The Award Lifecycle

Begin to write the proposal

A proposal is made up of multiple components that vary according to sponsor and RFP requirements. Whether writing a proposal for a research project, to develop a program, to participate in a fellowship, or to purchase equipment, there are some common elements for planning, organizing and completing the entire proposal. 

  • Develop a timetable for your writing process. Give yourself time to prepare the most competitive package possible.
  • Start your template based on the sponsor’s review criteria.
  • Refer to agency strategic plans and writing guides.
  • Follow the sponsor guidelines closely. Know the requirements—and limitations—for all proposal components.
  • Some sponsors suggest writing a proposal is like writing a story.
  • Read successful proposals.

1. Timetable

In The Art of Grantsmanship, Jacob Kraicer outlines a timetable for writing a grant proposal that begins a year before a proposal deadline. It begins with developing the idea, reviewing literature, and preparing a team. At 9 months, the PI begins to obtain preliminary data, with local university funds if available.  At 6 months, preparation of the initial drafts of the proposal begins.  At 2 months, the guidelines and RFPs should be available so that you can begin to prepare your proposal in response to the sponsor’s specific requirements and begin to develop the budget. Within 1 month of the deadline, have others review the narrative to provide feedback.

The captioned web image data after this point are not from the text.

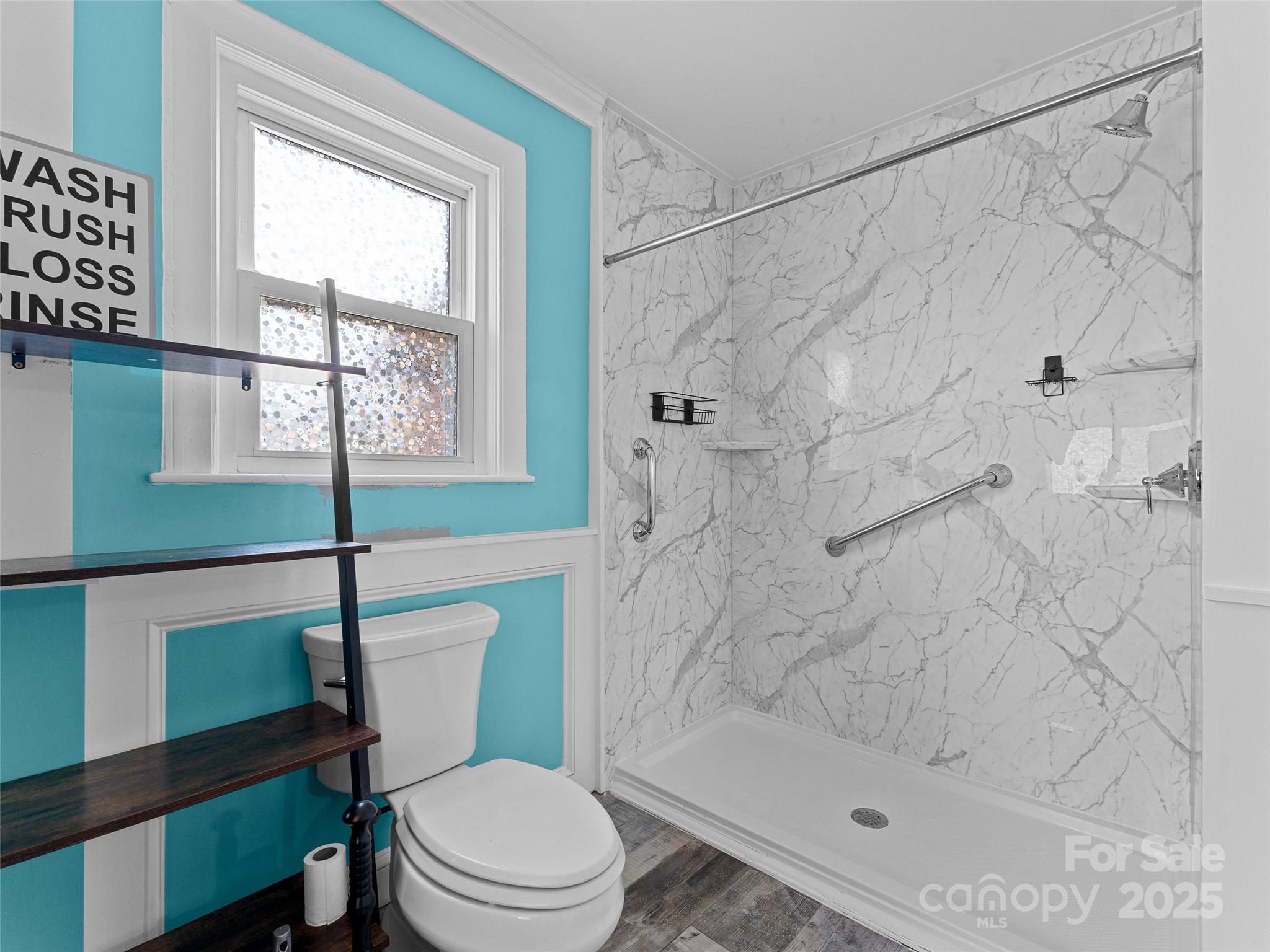 1148 North Ridge Road Hendersonville, NC 28792 - Photo 40 of 42 a white toilet sitting next to a shower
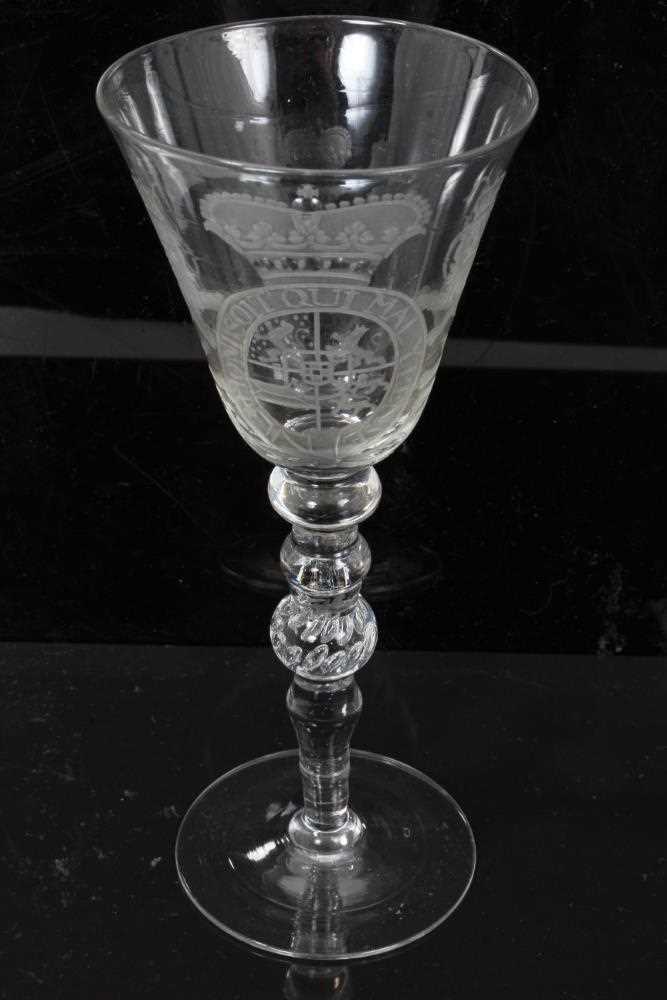 Lot 40 - Georgian 'Newcastle' light baluster armorial wine glass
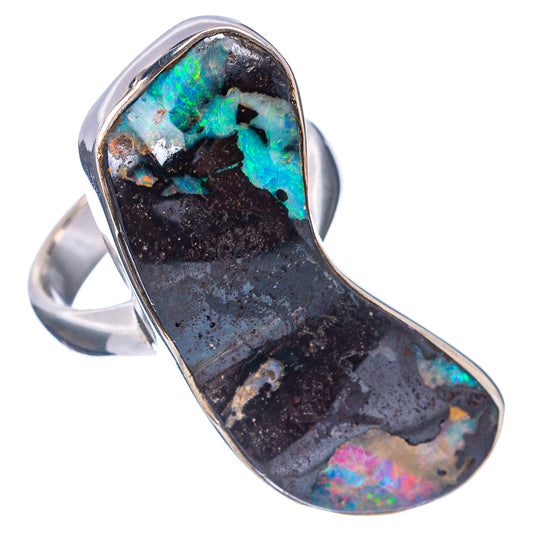 Sterling silver boulder opal ring with oval face, dark rock matrix and colorful iridescence.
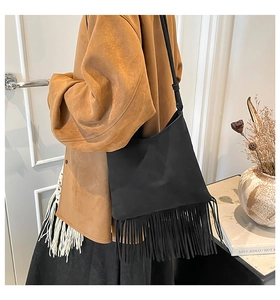 Detail shot of black bohemian fringe tote bag in suede texture with long tassels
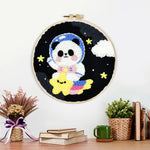 Finished adorable astronaut panda with star artwork displayed on a wall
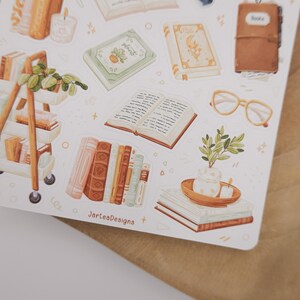 May include: A sticker sheet featuring various illustrations including a rolling cart with books and plants, an open book, a brown leather journal, light-colored glasses, and stacks of books with a small potted plant. The text JarteaDesigns is visible.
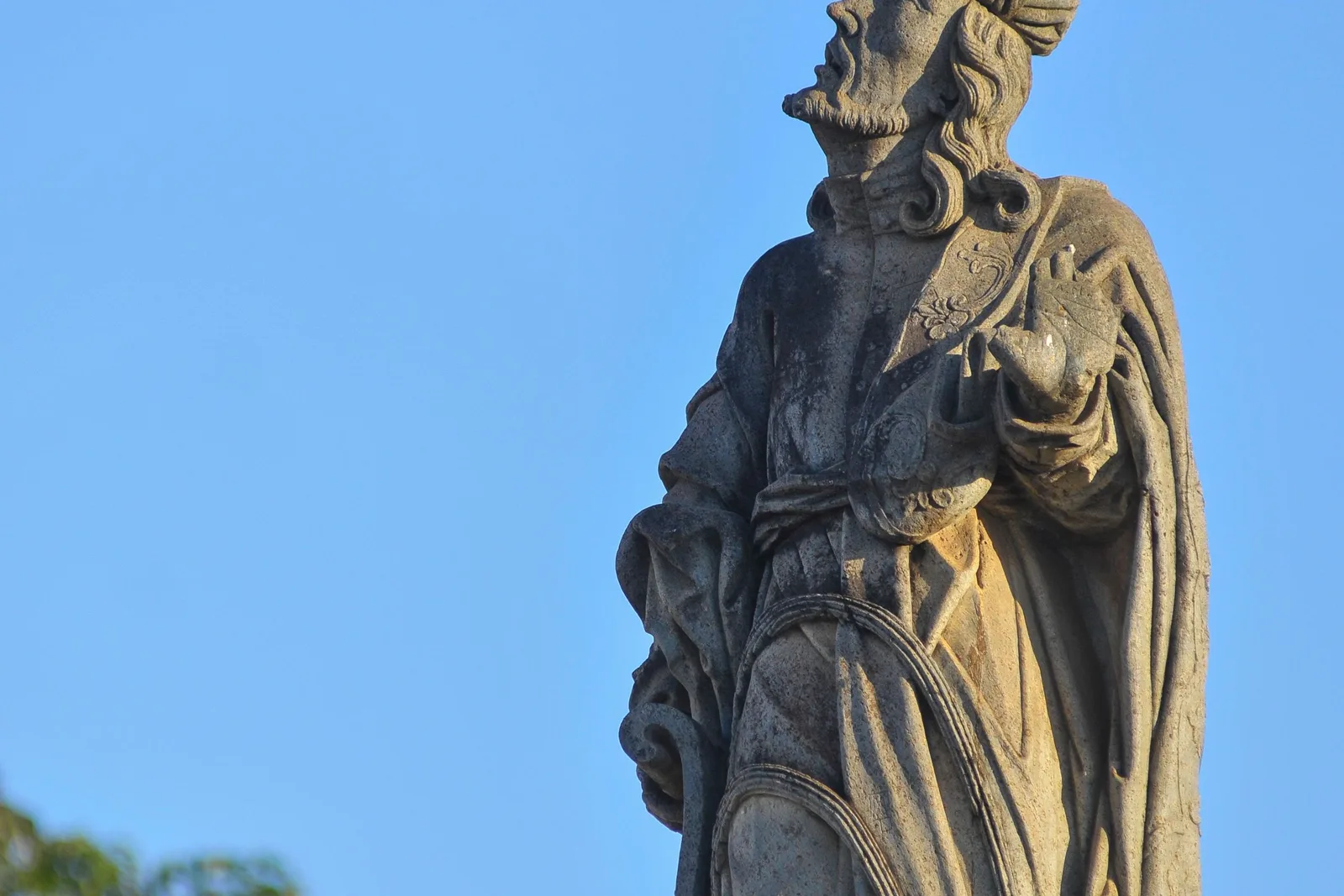 One of Aleijadinho’s soapstone prophets at Congonhas against a clear blue sky, a bearded figure in carved robes holding an open scroll, his name cut into the stone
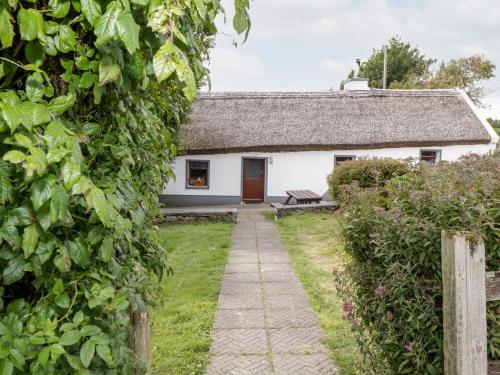 a cottage with a pathway leading to the front door at The Thatched Cottage in Liscarney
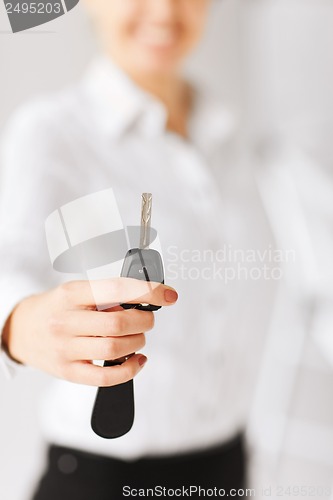 Image of woman hand holding car key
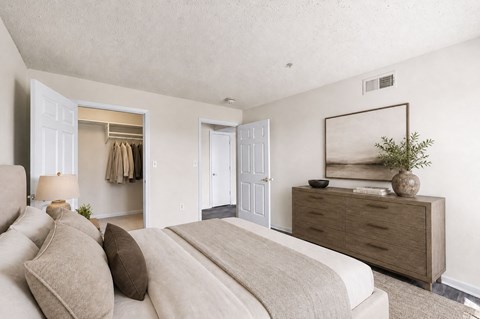 A bedroom with a large bed and a dresser with a mirror above it.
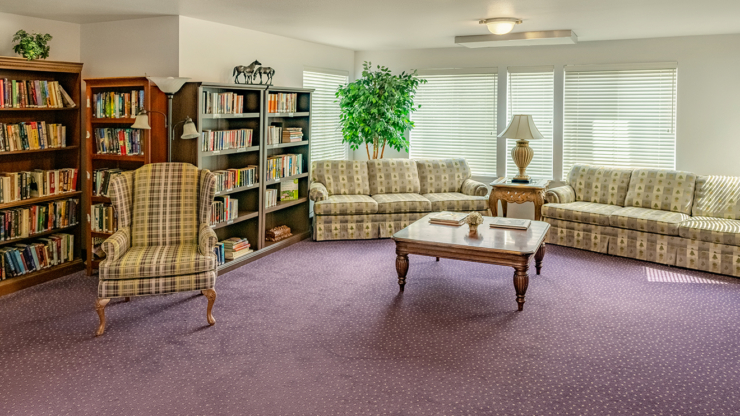 A cozy library lounge with inviting seating, warm lighting, and shelves filled with books, fostering community.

The PI then has time to consider the feedback and to revise as necessary.

2. Writing Template 

One good way to begin the narrative is to copy and paste the sponsor’s review criteria or selection criteria into your document.  This will help to ensure that all of the required elements are included and developed throughout the proposal writing process. 

3. Agency Guides

Many agencies offer writing guides specific to their needs and general proposal requirements. Federal agencies often provide writing guides, conferences, and webinars to help foster the submission of proposals that align with their priorities and strategic plans. Taking advantage of these resources is a good practice for successful investigators.

Guidelines and proposal suggestions differ across research projects, program grants, and fellowships. See Useful Links for additional assistance to appropriately tailor your proposal.

4. Sponsor Guidelines

When preparing your proposal, be sure to read the sponsor guidelines thoroughly.  Requirements for both the narrative and for the budget (such as Project Directors’ meetings in Washington, DC, for some federal awards) will be included in the guidelines.  Look for webinars of FAQs offered by the agency to clarify important elements of the proposal.

5. Writing Tips

  • If you are concerned whether your idea meets agency priorities/interests, contact the appropriate Program Officer as identified in the guidelines.  The Program Officer may ask you to email them a brief (1 page or less) description of your project. 
  • Search the RFP for words such as “require,” “must,” and “should” so that you are sure to include specific agency requirements in your proposal.
  • Avoid the use of weak words.  Instead of “we hope…,” “we might…”, or “we may…”, consider stronger formulations such as “we expect…”  It is also a good idea to identify contingency plans if a portion of the research does not pan out as expected.
  • Use any required agency formatting guidelines for font and margins from the beginning of the process.
  • Obey the Three Cs—Concise, Clear, and Complete (Bourne & Chalupa, see Useful Links)

6. Successful Proposals

If you are just beginning the grant proposal process, obtain copies of successful proposals when possible. You might ask senior colleagues in your department for a copy of a successful proposal. Use agency websites to identify previous awardees and abstracts; contact the PI to ask if they are willing to share their successful proposal.